--- BEGIN ---

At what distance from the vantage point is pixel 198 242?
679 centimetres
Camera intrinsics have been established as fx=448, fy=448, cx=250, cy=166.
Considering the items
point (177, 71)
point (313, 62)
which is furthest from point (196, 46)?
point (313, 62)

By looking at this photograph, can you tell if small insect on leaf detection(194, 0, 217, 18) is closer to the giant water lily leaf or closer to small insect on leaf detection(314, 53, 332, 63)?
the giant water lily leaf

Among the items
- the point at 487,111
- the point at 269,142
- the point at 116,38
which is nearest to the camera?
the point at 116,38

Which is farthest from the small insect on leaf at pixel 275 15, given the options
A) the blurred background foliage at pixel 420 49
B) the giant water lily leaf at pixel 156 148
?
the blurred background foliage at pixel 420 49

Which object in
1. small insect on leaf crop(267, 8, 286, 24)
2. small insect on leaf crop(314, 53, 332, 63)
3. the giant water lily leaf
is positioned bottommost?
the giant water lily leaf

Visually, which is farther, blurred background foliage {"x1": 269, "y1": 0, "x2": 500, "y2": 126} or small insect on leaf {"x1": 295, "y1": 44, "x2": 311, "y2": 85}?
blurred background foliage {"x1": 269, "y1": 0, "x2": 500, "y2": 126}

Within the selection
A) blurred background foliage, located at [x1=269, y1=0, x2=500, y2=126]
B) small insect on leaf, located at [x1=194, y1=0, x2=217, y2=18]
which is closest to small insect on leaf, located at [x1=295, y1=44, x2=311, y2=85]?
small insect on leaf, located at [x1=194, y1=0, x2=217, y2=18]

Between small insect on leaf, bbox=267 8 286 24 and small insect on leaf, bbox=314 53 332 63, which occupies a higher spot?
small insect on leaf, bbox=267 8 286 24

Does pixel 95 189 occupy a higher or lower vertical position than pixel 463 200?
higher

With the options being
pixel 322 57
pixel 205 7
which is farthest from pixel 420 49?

--- END ---

Express the records above as a JSON list of strings, with one string for each line and the blank lines omitted.

[
  "At what distance from the vantage point is pixel 198 242?",
  "679 centimetres",
  "Camera intrinsics have been established as fx=448, fy=448, cx=250, cy=166.",
  "Considering the items",
  "point (177, 71)",
  "point (313, 62)",
  "which is furthest from point (196, 46)?",
  "point (313, 62)",
  "By looking at this photograph, can you tell if small insect on leaf detection(194, 0, 217, 18) is closer to the giant water lily leaf or closer to small insect on leaf detection(314, 53, 332, 63)?",
  "the giant water lily leaf",
  "Among the items",
  "- the point at 487,111",
  "- the point at 269,142",
  "- the point at 116,38",
  "which is nearest to the camera?",
  "the point at 116,38",
  "Which is farthest from the small insect on leaf at pixel 275 15, given the options",
  "A) the blurred background foliage at pixel 420 49",
  "B) the giant water lily leaf at pixel 156 148",
  "?",
  "the blurred background foliage at pixel 420 49",
  "Which object in",
  "1. small insect on leaf crop(267, 8, 286, 24)",
  "2. small insect on leaf crop(314, 53, 332, 63)",
  "3. the giant water lily leaf",
  "is positioned bottommost?",
  "the giant water lily leaf",
  "Visually, which is farther, blurred background foliage {\"x1\": 269, \"y1\": 0, \"x2\": 500, \"y2\": 126} or small insect on leaf {\"x1\": 295, \"y1\": 44, \"x2\": 311, \"y2\": 85}?",
  "blurred background foliage {\"x1\": 269, \"y1\": 0, \"x2\": 500, \"y2\": 126}",
  "Within the selection",
  "A) blurred background foliage, located at [x1=269, y1=0, x2=500, y2=126]",
  "B) small insect on leaf, located at [x1=194, y1=0, x2=217, y2=18]",
  "which is closest to small insect on leaf, located at [x1=295, y1=44, x2=311, y2=85]?",
  "small insect on leaf, located at [x1=194, y1=0, x2=217, y2=18]",
  "Between small insect on leaf, bbox=267 8 286 24 and small insect on leaf, bbox=314 53 332 63, which occupies a higher spot?",
  "small insect on leaf, bbox=267 8 286 24",
  "Does pixel 95 189 occupy a higher or lower vertical position than pixel 463 200?",
  "higher",
  "With the options being",
  "pixel 322 57",
  "pixel 205 7",
  "which is farthest from pixel 420 49?"
]